A small snack that you actually enjoy to help with dopamine at least to level out the blues? Sometimes I hate finishing a book because well, thats it its done now.
I buy books in pairs. I read the intense book first. Then immediately start reading the "cleanse" book. For example; Dean koontz thriller is often followed by a John Grisham or James Patterson novel.
My book was a Bridge to the Other side,you know Schindler’s List well the book is set during the same time,and written by someone who was actually there,it doesn’t mention Schindler,but it’s horrifying to see the way that book was from insider’s perspective
It's pretty normal for me to be in a daze when I finish a really good book. Sometimes I get so far in that trying to exist IRL when I finish makes my head fuzzy.
“My love for Linton is like the foliage in the woods: time will change it, I’m well aware, as winter changes the trees. My love for Heathcliff resembles the eternal rocks beneath: a source of little visible delight, but necessary.”
This book will take you to a place you have not been to. And the people; their habits, morals, actions are strange, disturbing, adrift from convention. I loved the book because I was given a peephole into this solitary and strange and disturbing world.
*Not me wanting to know which book you just finished* 😂 I could use something to 'move me' in such a way that isn't the messed up surreal timeline happening in our country right now.
I don't know if I wanted to sob at the end; the whole thing was engrossing & parts of it gut-wrenching. "I Know This Much Is True" by Wally Lamb. I wasn't even sure what to say about it when I finished other than "Wow."
The human experience can be quite sad sometimes. I like to follow one of those books with a regency romance. You know what to
expect and the twisted storylines that allows the characters to get it on are funny and inventive.
This! Most definitely. It’s why I enjoy reading series, to delay the inevitable. lol
I also tend to slow down as I’m closing in on the end of a book. I mean, these characters become “my friends” I am going to miss them. Hey, it’s nice to meet people who get it.✌🏽
Finished AS Byatt’s The Children’s Book on Sunday and tears came to my eyes. We can live with monstrous people around us, leading us, and adapt. Yet when we read the tragedies that monstrous people bring on, we weep.

▸ **Information given**:
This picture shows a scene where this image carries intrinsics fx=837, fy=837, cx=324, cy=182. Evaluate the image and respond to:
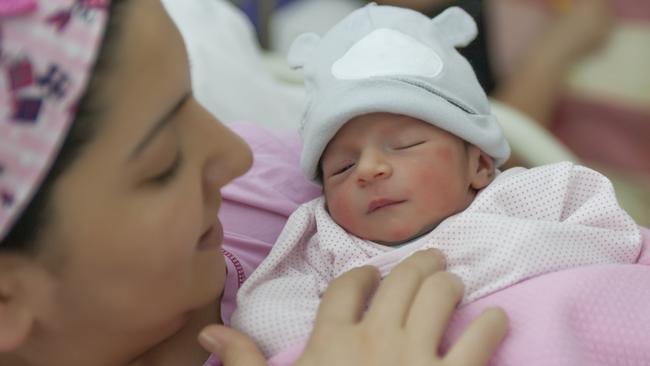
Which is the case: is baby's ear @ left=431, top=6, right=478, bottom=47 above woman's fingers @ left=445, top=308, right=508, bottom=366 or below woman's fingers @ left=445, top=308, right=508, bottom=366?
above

==

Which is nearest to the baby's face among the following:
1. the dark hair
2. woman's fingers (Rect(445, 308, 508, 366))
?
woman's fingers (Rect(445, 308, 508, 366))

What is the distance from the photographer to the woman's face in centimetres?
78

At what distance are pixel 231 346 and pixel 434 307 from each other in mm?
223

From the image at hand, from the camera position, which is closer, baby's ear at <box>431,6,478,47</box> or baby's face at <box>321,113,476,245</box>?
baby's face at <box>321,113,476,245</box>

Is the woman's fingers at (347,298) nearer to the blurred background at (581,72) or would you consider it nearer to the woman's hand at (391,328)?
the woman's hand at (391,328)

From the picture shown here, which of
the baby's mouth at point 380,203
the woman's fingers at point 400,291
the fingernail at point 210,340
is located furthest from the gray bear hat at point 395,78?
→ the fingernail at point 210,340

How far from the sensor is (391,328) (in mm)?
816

▸ **Your objective**:
Summarize the text about finishing a book in two sentences.

▸ **Exercise output**:
Readers describe feeling dazed, fuzzy-headed, or tearful after finishing a powerful book, and some slow down near the end or read series because they will miss the characters. To cope, some follow an intense book with a "cleanse" book, such as a Dean Koontz thriller followed by a John Grisham or James Patterson novel, or a sad book followed by a regency romance.